### Brief
Move the lines below into your reply, with each item's wording and its answer kept, beginning at the line that has "At what range" and stopping after the last item. Add 3 to every distance value in the answers.

[Excerpts from a spatial reasoning dataset]

BEGIN

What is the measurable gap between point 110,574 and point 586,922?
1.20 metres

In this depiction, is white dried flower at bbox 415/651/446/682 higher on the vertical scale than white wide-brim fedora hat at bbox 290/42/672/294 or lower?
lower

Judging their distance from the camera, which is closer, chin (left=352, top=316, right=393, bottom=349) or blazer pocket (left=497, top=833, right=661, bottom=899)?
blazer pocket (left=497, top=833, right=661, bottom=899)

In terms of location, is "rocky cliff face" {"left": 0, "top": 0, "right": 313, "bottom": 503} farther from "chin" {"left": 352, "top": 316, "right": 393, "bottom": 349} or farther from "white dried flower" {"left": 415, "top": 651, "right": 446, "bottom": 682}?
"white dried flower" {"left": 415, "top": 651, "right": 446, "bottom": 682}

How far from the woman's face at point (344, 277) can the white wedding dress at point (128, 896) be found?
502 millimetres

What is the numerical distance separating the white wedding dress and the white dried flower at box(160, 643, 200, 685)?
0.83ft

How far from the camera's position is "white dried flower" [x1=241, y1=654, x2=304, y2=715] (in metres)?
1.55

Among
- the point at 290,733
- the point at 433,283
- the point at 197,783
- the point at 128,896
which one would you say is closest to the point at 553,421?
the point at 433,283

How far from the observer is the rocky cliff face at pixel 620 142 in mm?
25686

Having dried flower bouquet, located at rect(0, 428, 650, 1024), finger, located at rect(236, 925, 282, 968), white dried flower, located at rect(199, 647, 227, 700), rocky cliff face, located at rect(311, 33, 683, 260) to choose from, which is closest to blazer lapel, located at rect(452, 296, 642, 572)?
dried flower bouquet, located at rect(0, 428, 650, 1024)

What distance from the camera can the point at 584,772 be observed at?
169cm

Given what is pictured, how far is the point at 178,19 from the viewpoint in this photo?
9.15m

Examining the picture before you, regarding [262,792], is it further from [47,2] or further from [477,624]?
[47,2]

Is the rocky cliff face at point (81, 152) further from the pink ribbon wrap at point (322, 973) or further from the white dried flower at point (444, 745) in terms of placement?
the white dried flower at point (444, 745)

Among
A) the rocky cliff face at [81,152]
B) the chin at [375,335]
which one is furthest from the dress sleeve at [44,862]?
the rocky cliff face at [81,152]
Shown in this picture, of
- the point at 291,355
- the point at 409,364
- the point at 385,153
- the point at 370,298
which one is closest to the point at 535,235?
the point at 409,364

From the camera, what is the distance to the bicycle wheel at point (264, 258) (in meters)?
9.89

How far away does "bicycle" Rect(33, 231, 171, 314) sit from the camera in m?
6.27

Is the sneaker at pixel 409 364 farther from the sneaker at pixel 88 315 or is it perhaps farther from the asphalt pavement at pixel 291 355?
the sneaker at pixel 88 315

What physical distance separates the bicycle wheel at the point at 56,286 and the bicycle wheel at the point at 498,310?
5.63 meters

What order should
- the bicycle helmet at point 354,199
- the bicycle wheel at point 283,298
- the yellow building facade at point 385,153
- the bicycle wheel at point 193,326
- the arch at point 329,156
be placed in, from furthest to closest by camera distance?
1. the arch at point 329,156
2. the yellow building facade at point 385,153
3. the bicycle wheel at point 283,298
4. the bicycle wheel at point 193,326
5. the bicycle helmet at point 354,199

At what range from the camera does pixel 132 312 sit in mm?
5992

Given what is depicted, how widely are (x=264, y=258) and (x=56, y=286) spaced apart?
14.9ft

END

### Right answer
At what range from the camera does pixel 132 312 sit in mm?
5995

Given what is depicted, how widely are (x=264, y=258) and (x=56, y=286) spaced apart?
17.9ft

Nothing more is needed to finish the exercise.